**PROVIDED PASSAGE**.
QuaEC provides useful tools for searching over elements of the Pauli group.
A few particlar searches are provided built-in, while other searches can be
efficiently built using the predicates described in :doc:`predicates`.

.. autofunction:: qecc.is_in_normalizer

.. autofunction:: qecc.mutually_commuting_sets


:class:`qecc.Clifford`: Class representing Clifford group elements
------------------------------------------------------------------

Elements of the automorphism group of the Pauli group (known as the Clifford
group) are represented by the class :class:`qecc.Clifford`. Instances of
``Clifford`` are constructed by specifying the mappings of the generators of
the Pauli group, such that the action of a ``Clifford`` instance is defined
for all input Pauli group elements.

**DATA SEGMENT**.

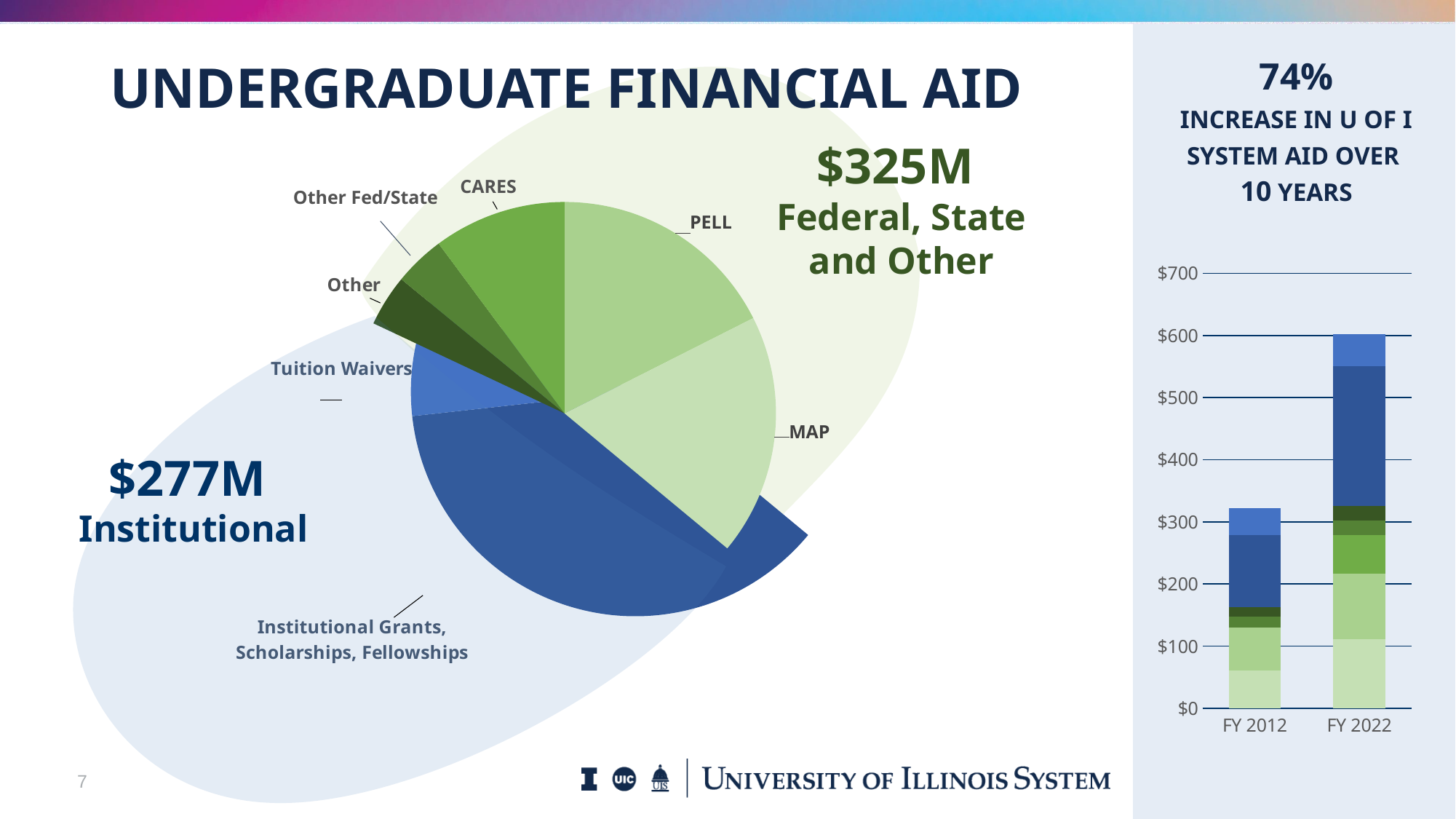
What kind of chart is the large chart in the centre of the slide? pie chart In the pie chart, what is the total amount shown for Institutional aid? $277M In the pie chart, which slice is larger: Institutional Grants, Scholarships, Fellowships or PELL? Institutional Grants, Scholarships, Fellowships In the pie chart, which is larger: the Federal, State and Other total or the Institutional total? Federal, State and Other In the bar chart on the right, how many fiscal years are shown on the x axis? 2 In the bar chart on the right, is the total for FY 2012 greater or less than $400? less What kind of chart is shown on the right side of the slide under the '74%' heading? bar chart In the pie chart, what is the total amount shown for Federal, State and Other aid? $325M In the bar chart on the right, does total aid rise or fall from FY 2012 to FY 2022? rise In the pie chart, which slice is the largest? Institutional Grants, Scholarships, Fellowships In the pie chart, what is the difference between the Federal, State and Other total and the Institutional total? $48M How many labelled slices does the pie chart have? 7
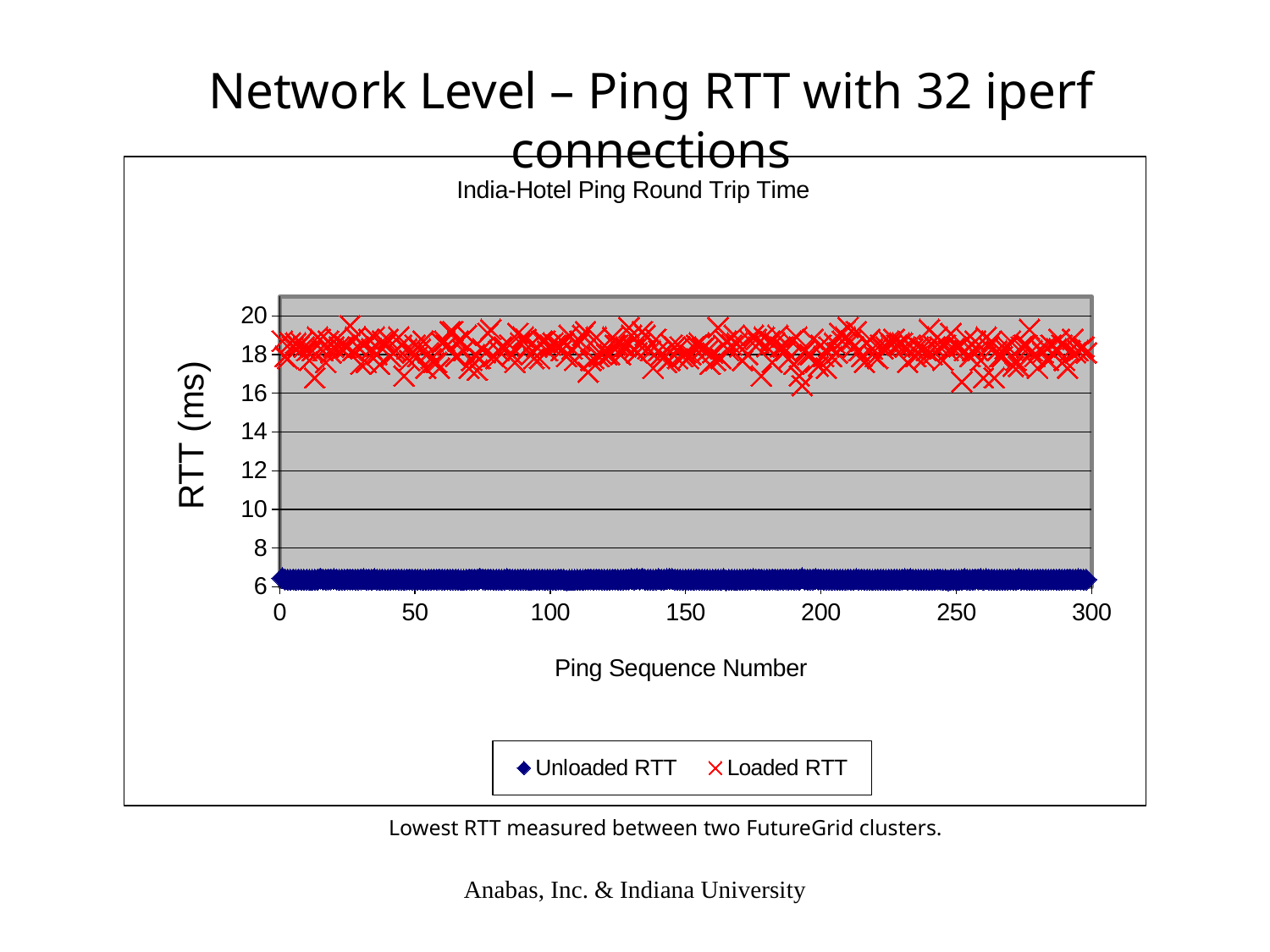
How many series does the legend list? 2 Are the Unloaded RTT values greater or less than 8 ms? less Are the Loaded RTT values greater or less than 20 ms? less Which series has the larger RTT values, Unloaded RTT or Loaded RTT? Loaded RTT What is the title of the chart? India-Hotel Ping Round Trip Time Which series is plotted with red x markers? Loaded RTT What kind of chart is shown on the slide? scatter chart Are the Loaded RTT values generally greater or less than 14 ms? greater What is the highest value shown on the x axis (Ping Sequence Number)? 300 Do the Unloaded RTT values rise, fall, or stay roughly flat as the ping sequence number increases? stay roughly flat Do the Loaded RTT values show a clear rising or falling trend across the ping sequence numbers, or do they stay roughly flat? stay roughly flat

**QUESTIONS**.
a) Can you set down the QuaEC documentation excerpt above word for word, beginning at the words "Elements of the automorphism" and stopping after "Pauli group elements."?
b) How would the QuaEC documentation excerpt above carry on? Take it further, starting right after its final sentence.

**RESULTS FOR THE EXERCISE**.
a)
Elements of the automorphism group of the Pauli group (known as the Clifford
group) are represented by the class :class:`qecc.Clifford`. Instances of
``Clifford`` are constructed by specifying the mappings of the generators of
the Pauli group, such that the action of a ``Clifford`` instance is defined
for all input Pauli group elements.

b)
>>> import qecc as q
>>> C = q.Clifford(['XX', 'IX'], ['ZI', 'ZZ'])
>>> print C
XI |->  +XX
IX |->  +IX
ZI |->  +ZI
IZ |->  +ZZ

Also, the results of an element of the Clifford group can be left partially
unspecified, using the singleton :obj:`qecc.Unspecified`:

>>> import qecc as q
>>> print q.Clifford(['IZ','XZ'],['XI',q.Unspecified])
XI |->  +IZ
IX |->  +XZ
ZI |->  +XI
IZ |-> Unspecified

Once an instance of :class:`qecc.Clifford` has been constructed in this way,
its action on elements of the Pauli group can be calculated by calling the
``Clifford`` instance as a function.

>>> from qecc import I, X, Y, Z
>>> C(X & Y)
i^0 YZ
>>> map(C, ['XI', 'IX', 'YI', 'IY', 'ZI', 'IZ'])
[i^0 XX, i^0 IX, i^0 YX, i^0 ZY, i^0 ZI, i^0 ZZ]

Note that in this example, ``C`` has converted strings to :class:`qecc.Pauli`
instances. This is done automatically by :class:`qecc.Clifford`.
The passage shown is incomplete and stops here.